What is being asked
Rewrite the records below, changing "spatial distance" to "straight-line distance" wherever it appears and leaving everything else as it is. Omit the pictures from your answer.

Provided entries
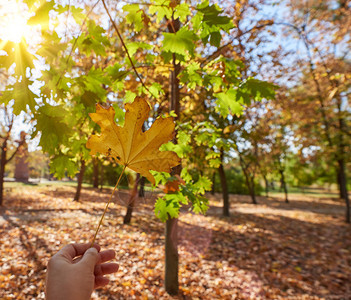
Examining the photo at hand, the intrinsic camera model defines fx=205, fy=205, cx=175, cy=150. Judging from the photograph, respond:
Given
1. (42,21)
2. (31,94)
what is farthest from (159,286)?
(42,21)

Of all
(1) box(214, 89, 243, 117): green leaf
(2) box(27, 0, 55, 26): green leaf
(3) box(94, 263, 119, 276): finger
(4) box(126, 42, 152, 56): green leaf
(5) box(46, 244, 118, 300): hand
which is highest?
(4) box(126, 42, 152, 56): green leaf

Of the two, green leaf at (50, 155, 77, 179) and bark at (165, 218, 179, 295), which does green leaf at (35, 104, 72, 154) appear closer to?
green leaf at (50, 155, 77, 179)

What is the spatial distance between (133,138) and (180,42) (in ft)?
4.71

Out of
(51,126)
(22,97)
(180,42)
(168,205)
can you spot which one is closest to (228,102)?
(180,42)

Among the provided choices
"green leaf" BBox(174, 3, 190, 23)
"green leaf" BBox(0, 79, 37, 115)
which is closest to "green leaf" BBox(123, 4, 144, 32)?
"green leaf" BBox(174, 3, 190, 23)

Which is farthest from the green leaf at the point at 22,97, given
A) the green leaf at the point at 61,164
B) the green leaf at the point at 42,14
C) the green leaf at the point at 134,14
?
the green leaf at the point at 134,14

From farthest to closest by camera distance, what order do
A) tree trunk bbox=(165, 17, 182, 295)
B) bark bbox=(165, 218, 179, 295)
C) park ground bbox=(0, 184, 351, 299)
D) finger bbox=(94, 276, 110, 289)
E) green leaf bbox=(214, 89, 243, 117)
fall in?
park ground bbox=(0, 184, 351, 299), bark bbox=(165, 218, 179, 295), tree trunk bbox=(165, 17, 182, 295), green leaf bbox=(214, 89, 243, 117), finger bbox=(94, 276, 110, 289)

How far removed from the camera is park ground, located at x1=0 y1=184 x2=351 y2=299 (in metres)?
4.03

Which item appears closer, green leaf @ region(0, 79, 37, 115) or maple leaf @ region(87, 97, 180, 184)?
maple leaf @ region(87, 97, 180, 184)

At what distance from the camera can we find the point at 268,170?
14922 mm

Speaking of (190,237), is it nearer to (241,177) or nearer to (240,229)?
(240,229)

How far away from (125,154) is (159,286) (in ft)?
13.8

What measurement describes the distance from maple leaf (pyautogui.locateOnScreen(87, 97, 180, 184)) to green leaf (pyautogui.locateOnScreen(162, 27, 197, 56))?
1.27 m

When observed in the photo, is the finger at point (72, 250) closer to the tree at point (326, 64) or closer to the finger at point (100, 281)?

The response
Examining the photo at hand, the intrinsic camera model defines fx=205, fy=205, cx=175, cy=150. Judging from the photograph, respond:
Given
1. (42,21)
2. (31,94)
what is farthest from (159,286)?
(42,21)

Of all
(1) box(214, 89, 243, 117): green leaf
(2) box(27, 0, 55, 26): green leaf
(3) box(94, 263, 119, 276): finger
(4) box(126, 42, 152, 56): green leaf
(5) box(46, 244, 118, 300): hand
which is highest?
(4) box(126, 42, 152, 56): green leaf

Of the two, green leaf at (50, 155, 77, 179) and bark at (165, 218, 179, 295), which does green leaf at (35, 104, 72, 154) appear closer to?
green leaf at (50, 155, 77, 179)

What is the straight-line distance between (133,138) and (180,42) (in ft)?
4.71

Out of
(51,126)
(22,97)
(180,42)
(168,205)
can you spot which one is closest to (228,102)?
(180,42)

Among the provided choices
"green leaf" BBox(174, 3, 190, 23)
"green leaf" BBox(0, 79, 37, 115)
which is closest to "green leaf" BBox(123, 4, 144, 32)?
"green leaf" BBox(174, 3, 190, 23)

Which is farthest from the green leaf at the point at 22,97, given
A) the green leaf at the point at 61,164
B) the green leaf at the point at 42,14
C) the green leaf at the point at 134,14
?
the green leaf at the point at 134,14

From farthest to closest by camera distance, what order do
A) tree trunk bbox=(165, 17, 182, 295)
B) bark bbox=(165, 218, 179, 295)
C) park ground bbox=(0, 184, 351, 299)
D) finger bbox=(94, 276, 110, 289)
E) green leaf bbox=(214, 89, 243, 117)
fall in?
park ground bbox=(0, 184, 351, 299), bark bbox=(165, 218, 179, 295), tree trunk bbox=(165, 17, 182, 295), green leaf bbox=(214, 89, 243, 117), finger bbox=(94, 276, 110, 289)

How far removed from the camera is park ground, located at x1=0 y1=184 x2=351 y2=299 (in metres)?
4.03

Which item appears closer, green leaf @ region(0, 79, 37, 115) or maple leaf @ region(87, 97, 180, 184)?
maple leaf @ region(87, 97, 180, 184)

At what distance from the camera can we find the point at 268,170?
14922 mm

Speaking of (190,237), is it nearer to (241,177) or nearer to (240,229)?
(240,229)

How far away from (125,154) is (159,286) (in ft)?
13.8

What measurement describes the distance from maple leaf (pyautogui.locateOnScreen(87, 97, 180, 184)) to green leaf (pyautogui.locateOnScreen(162, 27, 197, 56))?
1.27 m

When observed in the photo, is the finger at point (72, 250) closer to the tree at point (326, 64) or closer to the finger at point (100, 281)?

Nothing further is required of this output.